Input material:
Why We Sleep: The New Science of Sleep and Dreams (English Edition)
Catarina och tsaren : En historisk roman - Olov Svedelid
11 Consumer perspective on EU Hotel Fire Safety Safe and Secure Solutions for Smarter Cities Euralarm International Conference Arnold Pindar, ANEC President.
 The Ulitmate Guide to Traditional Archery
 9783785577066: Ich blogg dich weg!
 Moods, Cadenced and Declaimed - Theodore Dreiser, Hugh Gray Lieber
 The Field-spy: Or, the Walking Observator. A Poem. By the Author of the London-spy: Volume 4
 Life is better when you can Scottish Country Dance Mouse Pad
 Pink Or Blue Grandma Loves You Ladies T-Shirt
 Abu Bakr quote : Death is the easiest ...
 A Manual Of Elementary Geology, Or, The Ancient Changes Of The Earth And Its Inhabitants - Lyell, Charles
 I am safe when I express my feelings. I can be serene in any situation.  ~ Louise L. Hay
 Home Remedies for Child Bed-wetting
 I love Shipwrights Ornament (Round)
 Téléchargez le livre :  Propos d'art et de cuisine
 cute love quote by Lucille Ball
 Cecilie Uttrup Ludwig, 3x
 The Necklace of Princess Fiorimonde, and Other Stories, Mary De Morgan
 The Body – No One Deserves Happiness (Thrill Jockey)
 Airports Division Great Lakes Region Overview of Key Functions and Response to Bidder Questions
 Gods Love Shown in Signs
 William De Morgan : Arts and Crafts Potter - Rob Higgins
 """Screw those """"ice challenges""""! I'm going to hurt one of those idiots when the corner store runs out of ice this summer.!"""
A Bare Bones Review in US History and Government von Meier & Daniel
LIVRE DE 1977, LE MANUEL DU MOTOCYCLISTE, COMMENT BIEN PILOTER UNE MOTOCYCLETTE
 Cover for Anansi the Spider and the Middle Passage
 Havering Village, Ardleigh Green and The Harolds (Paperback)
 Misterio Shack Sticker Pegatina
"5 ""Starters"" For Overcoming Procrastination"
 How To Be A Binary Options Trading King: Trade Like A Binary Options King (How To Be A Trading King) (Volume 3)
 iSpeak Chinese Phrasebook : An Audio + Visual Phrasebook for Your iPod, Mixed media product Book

Task statement: Please return the data above in full, without altering a single line.

Exercise solution:
Why We Sleep: The New Science of Sleep and Dreams (English Edition)
Catarina och tsaren : En historisk roman - Olov Svedelid
11 Consumer perspective on EU Hotel Fire Safety Safe and Secure Solutions for Smarter Cities Euralarm International Conference Arnold Pindar, ANEC President.
 The Ulitmate Guide to Traditional Archery
 9783785577066: Ich blogg dich weg!
 Moods, Cadenced and Declaimed - Theodore Dreiser, Hugh Gray Lieber
 The Field-spy: Or, the Walking Observator. A Poem. By the Author of the London-spy: Volume 4
 Life is better when you can Scottish Country Dance Mouse Pad
 Pink Or Blue Grandma Loves You Ladies T-Shirt
 Abu Bakr quote : Death is the easiest ...
 A Manual Of Elementary Geology, Or, The Ancient Changes Of The Earth And Its Inhabitants - Lyell, Charles
 I am safe when I express my feelings. I can be serene in any situation.  ~ Louise L. Hay
 Home Remedies for Child Bed-wetting
 I love Shipwrights Ornament (Round)
 Téléchargez le livre :  Propos d'art et de cuisine
 cute love quote by Lucille Ball
 Cecilie Uttrup Ludwig, 3x
 The Necklace of Princess Fiorimonde, and Other Stories, Mary De Morgan
 The Body – No One Deserves Happiness (Thrill Jockey)
 Airports Division Great Lakes Region Overview of Key Functions and Response to Bidder Questions
 Gods Love Shown in Signs
 William De Morgan : Arts and Crafts Potter - Rob Higgins
 """Screw those """"ice challenges""""! I'm going to hurt one of those idiots when the corner store runs out of ice this summer.!"""
A Bare Bones Review in US History and Government von Meier & Daniel
LIVRE DE 1977, LE MANUEL DU MOTOCYCLISTE, COMMENT BIEN PILOTER UNE MOTOCYCLETTE
 Cover for Anansi the Spider and the Middle Passage
 Havering Village, Ardleigh Green and The Harolds (Paperback)
 Misterio Shack Sticker Pegatina
"5 ""Starters"" For Overcoming Procrastination"
 How To Be A Binary Options Trading King: Trade Like A Binary Options King (How To Be A Trading King) (Volume 3)
 iSpeak Chinese Phrasebook : An Audio + Visual Phrasebook for Your iPod, Mixed media product Book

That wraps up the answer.